- [AIM OF THE EXERCISE]:
Pick up the House of Commons speech on Iraq after its final sentence and carry it forward.

Mr. Speaker, I am happy to speak in the debate on Iraq. I have had the opportunity to do that on a couple of other occasions. I know that it is always a difficult debate to take part in because there are so many factors, and I applaud all members who are taking part in this.
It is an interesting time right now. While I am speaking in the House, I am competing with the President of the United States on what he will is suggesting the action of the U.S. will be. I wonder how many people will be listening to me in comparison to that, and that includes my own party members. Nonetheless, I will do my best to put my thoughts on record because I think it is very important debate.
There are a few different factors. As I have said on past occasions, being the only Muslim in the House of Commons, I have concerns about taking action against dictators who need to have action against them for the freedom and democracy of individuals around the world. How that action is taken and what would amount from taking any form of action obviously concerns me.
This is one of those historical days that sometimes we wish that we do not have to live through. It is one of those days when world events overtake those everyday things that we take for granted. It seems like George Bush, in his opening comments just now, has given 48 hours to Saddam Hussein to leave Iraq. After that period, it seems that there will be some sort of action taken.
The entire world has been on pins and needles since President Bush named Saddam Hussein's Iraq as part of the axis of evil. President Bush made his intention clear on September 12 of last year that he wanted to remove the threat of Saddam. He went to the United Nations and asked for its support in disarming Iraq.
In November the world community responded overwhelmingly to his call and the Security Council adopted, as we all know, resolution 1441 with unanimity.
We have watched as weapons inspectors have scurried to and fro in the Iraqi desert, hunting out weapons of mass destruction and, unfortunately, usually without any luck.
There was the destruction of the Al-Samoud missiles and there was the discovery of drones capable of spraying anthrax on unexpecting civilians, but nowhere was there a smoking gun to be found, a shell filled with mustard gas, a rocket tipped with VX. That is not to say that through the process as well Saddam was not complying. There was some fear among all the allies, including the UN, that in fact Saddam was doing what he could to hide some of it.
The Iraqis and the French have said that this is proof that Iraq has disarmed. The British and the Americans have said that this is proof of Iraqi deception and non-compliance of resolution 1441.
We have watched positions harden. We have watched numerous failed attempts to broker a second resolution at the UN to authorize war. We have seen other countries put forward compromises, hoping to stave off war if only for a few more days. We have seen the intransigence of the French who have said they will veto all attempts at a compromise. We have watched numerous debates, at different levels, whether here or in other parts of the world.
In this House we have seen a few different reactions. Because of the Conservatives leadership race, we have seen some candidates saying no, that we should never be involved in action, while others have said that they think we should stand with the U.S. and bring on the invasion.
At least the members of the NDP have been somewhat consistent. It has been their position that Canada should never participate in war, even if the cause of war is just, a policy that was disproven at Munich but one that appeasers still today maintain.
The Bloc has maintained its position for UN involvement. Consistent, yes, but hardly realistic when we have an institution that relies upon the goodwill of countries like Libya which currently chairs the human rights arm of the UN.
The government has been the opposite of consistent. We have seen the defence minister saying one thing and the foreign affairs minister saying something entirely different. Then we have the Prime Minister making it up as he goes along. That is of course until today when he finally took a solid position.

- [GIVEN DATA]:

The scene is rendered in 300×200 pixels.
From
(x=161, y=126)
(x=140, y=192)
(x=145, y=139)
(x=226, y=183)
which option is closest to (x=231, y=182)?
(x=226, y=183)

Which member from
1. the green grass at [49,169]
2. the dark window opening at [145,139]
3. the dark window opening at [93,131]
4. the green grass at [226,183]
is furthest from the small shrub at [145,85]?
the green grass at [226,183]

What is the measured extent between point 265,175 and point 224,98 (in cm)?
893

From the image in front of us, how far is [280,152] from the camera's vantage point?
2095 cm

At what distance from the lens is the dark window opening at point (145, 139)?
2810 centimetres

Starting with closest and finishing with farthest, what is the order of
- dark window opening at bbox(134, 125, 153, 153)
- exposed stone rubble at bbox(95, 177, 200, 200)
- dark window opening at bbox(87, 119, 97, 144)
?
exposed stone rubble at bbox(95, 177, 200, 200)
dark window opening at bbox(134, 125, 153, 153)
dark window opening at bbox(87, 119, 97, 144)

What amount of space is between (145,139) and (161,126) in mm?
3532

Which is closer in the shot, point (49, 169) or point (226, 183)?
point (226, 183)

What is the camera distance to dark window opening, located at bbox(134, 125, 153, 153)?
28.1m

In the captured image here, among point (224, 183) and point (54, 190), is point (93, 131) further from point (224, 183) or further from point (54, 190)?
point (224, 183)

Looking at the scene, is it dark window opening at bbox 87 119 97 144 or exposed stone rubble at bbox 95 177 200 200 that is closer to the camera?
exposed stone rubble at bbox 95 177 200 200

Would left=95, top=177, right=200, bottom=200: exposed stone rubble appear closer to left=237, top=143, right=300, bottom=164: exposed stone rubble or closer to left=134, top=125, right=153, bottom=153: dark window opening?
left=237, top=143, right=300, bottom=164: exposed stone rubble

- [THE RESULT]:
It has been my party, the Canadian Alliance, that Canadians have had to look to for leadership on this issue.
It is not an easy thing to say right from the get-go that we have to stand with our allies even though we have to work through the UN process. However there has to be a united front against dictators like Saddam Hussein. While we have taken a position that may not have been popular, it is a position that we firmly believe is right.
When we say the world would be better off without weapons of mass destruction, it is because we believe that and not because it is popular. When we say that dictators like Saddam Hussein are criminals, it is because we believe that is right. When we say that we have to support our allies, is because we believe that despite our differences with the American government, we believe democracies must stick together.
This is the bond of democracy. It is a love of freedom and a real wish for all of the world's citizens to live in peace. The Canadian Alliance firmly believes this. We do not equivocate like our government. We do not depend on how the wind is blowing, especially when it comes to popular opinion on the issue.
Now the question becomes this. If we treasure the lives of people, how can we support a war? I want to make it clear that we never did support nor do we still support an open-ended senseless war. That is not done in the interests of the world community. We have always said that peace is preferable and Saddam should disarm.
We know that peace is not the absence of conflict and to be frank, Iraq has been in a constant state of conflict since Saddam became president. The sanctions are killing more children and civilians in a single year than what allied bombing did during the 1991 gulf war. Saddam arrests, tortures and kills those who oppose him and those who stand up for freedom in his own country.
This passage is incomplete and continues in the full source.